Mardi 2 juin, Coppélia Moreau, présidente de l’Unef Nanterre et militante au NPA-Jeunes-Révolutionnaires, était convoquée au tribunal de Nanterre suite à une plainte en diffamation déposée par la présidence de l’université. Son crime ? Une simple affiche dénonçant la politique de sélection sociale à la fac qui vise à écarter les enfants de travailleurs et les étudiants étrangers de l’enseignement supérieur.
Le NPA-Révolutionnaires a participé au rassemblement qui était organisé pour exiger l’abandon des poursuites.
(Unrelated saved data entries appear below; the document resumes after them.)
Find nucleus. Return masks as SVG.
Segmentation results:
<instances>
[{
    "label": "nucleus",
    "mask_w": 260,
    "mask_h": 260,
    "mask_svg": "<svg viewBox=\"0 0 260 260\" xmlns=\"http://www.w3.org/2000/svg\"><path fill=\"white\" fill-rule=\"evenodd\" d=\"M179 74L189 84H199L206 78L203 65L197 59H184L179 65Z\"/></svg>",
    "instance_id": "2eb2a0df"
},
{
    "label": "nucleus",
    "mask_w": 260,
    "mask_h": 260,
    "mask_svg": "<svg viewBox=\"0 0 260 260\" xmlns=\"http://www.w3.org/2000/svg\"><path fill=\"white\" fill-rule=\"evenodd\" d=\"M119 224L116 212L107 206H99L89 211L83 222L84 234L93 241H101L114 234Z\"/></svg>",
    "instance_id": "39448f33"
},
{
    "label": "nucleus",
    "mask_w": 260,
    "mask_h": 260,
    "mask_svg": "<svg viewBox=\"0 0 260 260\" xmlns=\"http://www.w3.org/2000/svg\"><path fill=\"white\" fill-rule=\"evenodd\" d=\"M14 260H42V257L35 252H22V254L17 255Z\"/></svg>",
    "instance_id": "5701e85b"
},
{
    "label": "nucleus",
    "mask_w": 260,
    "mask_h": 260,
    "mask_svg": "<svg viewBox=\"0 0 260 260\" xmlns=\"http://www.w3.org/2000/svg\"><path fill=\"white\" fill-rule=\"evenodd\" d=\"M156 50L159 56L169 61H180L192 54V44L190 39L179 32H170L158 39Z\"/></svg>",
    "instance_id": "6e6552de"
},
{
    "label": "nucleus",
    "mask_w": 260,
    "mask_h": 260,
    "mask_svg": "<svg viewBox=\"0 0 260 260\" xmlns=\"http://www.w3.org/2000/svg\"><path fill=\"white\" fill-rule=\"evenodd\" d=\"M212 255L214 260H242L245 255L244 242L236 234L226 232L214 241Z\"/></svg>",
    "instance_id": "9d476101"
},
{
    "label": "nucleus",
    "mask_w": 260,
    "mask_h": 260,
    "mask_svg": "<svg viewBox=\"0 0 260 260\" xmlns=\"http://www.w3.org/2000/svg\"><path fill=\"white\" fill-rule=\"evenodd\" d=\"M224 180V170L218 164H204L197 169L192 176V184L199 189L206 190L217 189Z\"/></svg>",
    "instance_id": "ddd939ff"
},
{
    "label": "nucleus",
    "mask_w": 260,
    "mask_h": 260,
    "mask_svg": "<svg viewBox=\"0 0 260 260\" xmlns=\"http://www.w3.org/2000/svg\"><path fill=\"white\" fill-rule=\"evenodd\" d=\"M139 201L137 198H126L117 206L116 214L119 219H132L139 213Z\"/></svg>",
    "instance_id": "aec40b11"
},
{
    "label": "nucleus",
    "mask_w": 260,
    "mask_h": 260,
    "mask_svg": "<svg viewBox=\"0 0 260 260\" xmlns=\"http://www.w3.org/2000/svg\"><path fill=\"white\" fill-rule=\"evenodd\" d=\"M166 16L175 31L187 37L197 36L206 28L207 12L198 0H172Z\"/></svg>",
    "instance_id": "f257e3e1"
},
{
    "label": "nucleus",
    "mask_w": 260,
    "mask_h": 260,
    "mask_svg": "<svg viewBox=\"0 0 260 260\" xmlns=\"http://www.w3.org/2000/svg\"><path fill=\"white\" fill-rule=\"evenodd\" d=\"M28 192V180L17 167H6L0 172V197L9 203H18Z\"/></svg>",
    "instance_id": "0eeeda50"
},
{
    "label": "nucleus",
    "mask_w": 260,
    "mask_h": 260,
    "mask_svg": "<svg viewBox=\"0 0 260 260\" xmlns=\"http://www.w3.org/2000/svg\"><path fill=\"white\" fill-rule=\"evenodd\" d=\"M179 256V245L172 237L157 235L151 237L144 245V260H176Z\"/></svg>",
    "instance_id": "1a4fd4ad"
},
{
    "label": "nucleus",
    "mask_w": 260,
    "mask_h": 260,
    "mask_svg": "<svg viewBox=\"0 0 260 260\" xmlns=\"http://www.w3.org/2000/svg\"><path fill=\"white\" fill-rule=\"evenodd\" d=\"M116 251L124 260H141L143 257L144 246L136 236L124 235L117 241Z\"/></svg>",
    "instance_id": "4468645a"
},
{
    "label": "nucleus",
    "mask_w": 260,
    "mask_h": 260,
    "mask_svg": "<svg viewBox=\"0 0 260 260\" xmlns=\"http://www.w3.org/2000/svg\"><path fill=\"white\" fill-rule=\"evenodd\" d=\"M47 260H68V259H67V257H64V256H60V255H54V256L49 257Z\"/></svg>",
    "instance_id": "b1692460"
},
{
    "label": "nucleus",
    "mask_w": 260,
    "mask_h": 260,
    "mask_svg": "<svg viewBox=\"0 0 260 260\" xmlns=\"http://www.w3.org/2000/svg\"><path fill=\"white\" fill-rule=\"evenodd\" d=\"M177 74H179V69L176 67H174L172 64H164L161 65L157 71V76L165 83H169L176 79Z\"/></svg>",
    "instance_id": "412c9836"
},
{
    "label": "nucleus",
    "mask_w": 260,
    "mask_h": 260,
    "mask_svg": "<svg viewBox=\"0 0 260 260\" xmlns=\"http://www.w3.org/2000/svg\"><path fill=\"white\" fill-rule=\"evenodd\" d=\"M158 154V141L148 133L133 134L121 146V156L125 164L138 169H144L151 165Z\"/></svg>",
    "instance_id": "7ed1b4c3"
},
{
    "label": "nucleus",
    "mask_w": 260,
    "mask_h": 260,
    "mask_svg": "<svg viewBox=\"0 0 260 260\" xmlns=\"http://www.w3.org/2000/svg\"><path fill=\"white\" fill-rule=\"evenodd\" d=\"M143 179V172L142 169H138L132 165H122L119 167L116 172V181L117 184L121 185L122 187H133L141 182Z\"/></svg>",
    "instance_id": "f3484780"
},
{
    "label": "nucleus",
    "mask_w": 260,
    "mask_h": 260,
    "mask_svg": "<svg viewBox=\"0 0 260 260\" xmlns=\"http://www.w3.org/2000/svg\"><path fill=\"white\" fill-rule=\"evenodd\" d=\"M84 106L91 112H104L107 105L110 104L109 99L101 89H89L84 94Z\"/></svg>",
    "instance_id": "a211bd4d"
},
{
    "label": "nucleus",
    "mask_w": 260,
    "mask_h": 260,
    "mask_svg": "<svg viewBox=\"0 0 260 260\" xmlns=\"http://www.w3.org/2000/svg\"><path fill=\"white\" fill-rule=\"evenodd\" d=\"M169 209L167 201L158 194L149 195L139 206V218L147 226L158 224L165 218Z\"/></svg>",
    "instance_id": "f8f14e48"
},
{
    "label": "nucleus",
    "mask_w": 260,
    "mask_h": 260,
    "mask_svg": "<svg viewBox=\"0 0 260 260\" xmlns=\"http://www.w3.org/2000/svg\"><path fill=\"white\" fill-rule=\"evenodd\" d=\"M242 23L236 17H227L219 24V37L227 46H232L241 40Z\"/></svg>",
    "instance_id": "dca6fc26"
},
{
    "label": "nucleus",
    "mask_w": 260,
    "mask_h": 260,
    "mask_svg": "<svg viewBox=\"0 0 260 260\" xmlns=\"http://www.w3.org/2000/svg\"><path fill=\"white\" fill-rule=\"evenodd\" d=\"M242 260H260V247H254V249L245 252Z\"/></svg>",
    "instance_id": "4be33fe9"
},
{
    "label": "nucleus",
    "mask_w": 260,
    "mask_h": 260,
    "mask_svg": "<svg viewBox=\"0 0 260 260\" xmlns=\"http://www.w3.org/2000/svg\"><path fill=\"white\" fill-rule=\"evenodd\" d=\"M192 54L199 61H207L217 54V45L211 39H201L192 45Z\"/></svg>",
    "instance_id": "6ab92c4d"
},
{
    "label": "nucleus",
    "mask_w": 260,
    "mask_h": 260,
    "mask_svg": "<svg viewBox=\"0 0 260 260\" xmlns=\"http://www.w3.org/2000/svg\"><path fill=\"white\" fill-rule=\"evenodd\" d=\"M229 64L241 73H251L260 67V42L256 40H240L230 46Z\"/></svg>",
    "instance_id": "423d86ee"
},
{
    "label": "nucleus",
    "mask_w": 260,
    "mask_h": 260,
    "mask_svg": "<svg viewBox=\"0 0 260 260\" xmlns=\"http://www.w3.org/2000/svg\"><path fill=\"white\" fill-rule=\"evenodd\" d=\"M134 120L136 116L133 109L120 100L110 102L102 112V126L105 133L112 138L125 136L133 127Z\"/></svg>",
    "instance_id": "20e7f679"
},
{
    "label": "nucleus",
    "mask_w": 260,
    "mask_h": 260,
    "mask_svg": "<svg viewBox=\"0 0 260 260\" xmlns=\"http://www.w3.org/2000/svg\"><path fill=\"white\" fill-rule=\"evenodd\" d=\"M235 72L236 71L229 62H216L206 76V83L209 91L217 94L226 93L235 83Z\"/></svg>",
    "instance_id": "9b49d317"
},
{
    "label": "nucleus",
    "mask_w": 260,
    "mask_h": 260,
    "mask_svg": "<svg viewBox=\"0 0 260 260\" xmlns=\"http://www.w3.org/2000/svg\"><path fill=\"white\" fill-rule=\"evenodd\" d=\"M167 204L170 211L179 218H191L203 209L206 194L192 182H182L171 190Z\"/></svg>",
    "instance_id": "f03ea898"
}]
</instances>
Et la meilleure réponse vient des étudiants « sans-facs » qui ont poursuivi leur mobilisation pour arracher des inscriptions.
Verdict : le plan de la direction est tombé à l’eau ! La procédure a été annulée et les poursuites abandonnées pour prescription des faits.
Tout ça pour ça ! La présidence est prête à mettre en place des affaires bidons pour faire perdre du temps aux syndicalistes, par une procédure chronophage dont une première convocation à la brigade de la répression de la délinquance contre la personne. Un coup porté à cette présidence et à la logique répressive qui doit nous encourager à construire la journée de manifestation contre toutes les répressions qui aura lieu samedi 20 juin à Paris, afin de regrouper toutes celles et ceux qui refusent de se laisser faire face aux politiques anti-sociales.